Two recent actions by President Dmitry Medvedev cast a pall over his credentials as a liberal modernizer and a crusader against corruption.
Medvedev’s reappointment of Yury Chaika to another five-year term as prosecutor general is hard to comprehend given the monstrous corruption scandal engulfing the agency. The Investigative Committee has opened criminal cases into senior Moscow region prosecutors on suspicion that they offered protection to an illegal, flourishing gambling business.
The problem is not that Chaika failed to notice the widespread illegal activity within his agency (which is hard to believe), but that senior prosecutors under his supervision actively sought to thwart the investigation. In any modern nation, even a whiff of such a scandal would have meant a swift resignation for Chaika and an end to his career.
Medvedev’s reappointment of Chaika puts in doubt the president’s commitment to his anti-corruption agenda. It shows that Medvedev is, at best, inconsistent and, at worst, hypocritical. It has helped undermine the public trust in the president, as a recent Levada poll shows.
Then there was Medvedev’s clumsy attempt to remove St. Petersburg Governor Valentina Matviyenko and appoint her speaker of the Federation Council, a power the president does not legally have under the Constitution.
The problem is not that this action discredits an important state institution; after all, the Federation Council is a motley crew of demoted governors and sulking billionaires. The problem is that Medvedev misled the public. Matviyenko failed as governor. Had Medvedev fired her, as he did with Mayor Yury Luzhkov, he would have come across as a crusader against bad government. But Medvedev opted for an obvious ruse.
This runs counter to his calls for more decentralization and government accountability. One day he complains that the system needs fixing because the Kremlin can’t effectively manage and control everything. The next day he announces decisions only an emperor could make.

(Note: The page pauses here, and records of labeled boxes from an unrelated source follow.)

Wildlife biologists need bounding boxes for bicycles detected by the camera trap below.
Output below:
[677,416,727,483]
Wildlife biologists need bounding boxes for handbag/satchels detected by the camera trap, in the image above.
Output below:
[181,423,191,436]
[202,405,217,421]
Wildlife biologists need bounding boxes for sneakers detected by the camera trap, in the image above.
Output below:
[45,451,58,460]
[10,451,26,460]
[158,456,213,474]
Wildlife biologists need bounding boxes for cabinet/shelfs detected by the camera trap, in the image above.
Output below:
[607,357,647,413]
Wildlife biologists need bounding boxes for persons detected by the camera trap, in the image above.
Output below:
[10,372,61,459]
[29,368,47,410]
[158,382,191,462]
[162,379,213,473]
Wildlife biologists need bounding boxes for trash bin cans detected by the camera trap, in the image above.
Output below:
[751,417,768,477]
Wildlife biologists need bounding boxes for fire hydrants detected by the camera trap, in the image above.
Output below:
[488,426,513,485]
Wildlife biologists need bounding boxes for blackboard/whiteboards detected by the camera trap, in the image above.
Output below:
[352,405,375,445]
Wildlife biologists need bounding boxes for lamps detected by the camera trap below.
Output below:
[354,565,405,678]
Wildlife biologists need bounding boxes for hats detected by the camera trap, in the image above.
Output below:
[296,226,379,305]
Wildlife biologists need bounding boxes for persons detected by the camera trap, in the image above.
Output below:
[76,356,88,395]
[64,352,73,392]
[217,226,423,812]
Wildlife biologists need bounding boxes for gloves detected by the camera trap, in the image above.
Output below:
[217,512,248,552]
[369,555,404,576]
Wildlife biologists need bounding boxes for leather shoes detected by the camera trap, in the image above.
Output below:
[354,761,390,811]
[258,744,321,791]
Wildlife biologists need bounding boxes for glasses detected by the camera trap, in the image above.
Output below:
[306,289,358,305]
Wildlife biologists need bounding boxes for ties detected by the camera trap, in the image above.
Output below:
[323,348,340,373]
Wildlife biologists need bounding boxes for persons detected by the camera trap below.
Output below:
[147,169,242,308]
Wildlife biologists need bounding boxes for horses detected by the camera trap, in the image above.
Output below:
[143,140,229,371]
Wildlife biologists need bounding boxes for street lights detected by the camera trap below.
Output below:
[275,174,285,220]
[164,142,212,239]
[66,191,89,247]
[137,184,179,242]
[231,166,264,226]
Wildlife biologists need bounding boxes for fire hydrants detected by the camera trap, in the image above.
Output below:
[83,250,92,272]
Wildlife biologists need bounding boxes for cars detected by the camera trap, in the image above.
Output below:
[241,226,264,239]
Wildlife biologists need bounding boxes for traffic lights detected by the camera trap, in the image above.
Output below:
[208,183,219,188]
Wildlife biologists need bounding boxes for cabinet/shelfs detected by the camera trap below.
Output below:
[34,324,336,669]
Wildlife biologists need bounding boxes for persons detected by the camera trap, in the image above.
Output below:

It is hard to figure out where the real Medvedev is. He says one thing and then does the opposite. He is all over the place.
Putin is different, however. At least he does what he says, and you know what to expect from him, even though you might not like it.
We now know who Mr. Putin is. But who is the real Mr. Medvedev?
Vladimir Frolov is president of LEFF Group, a government-relations and PR company.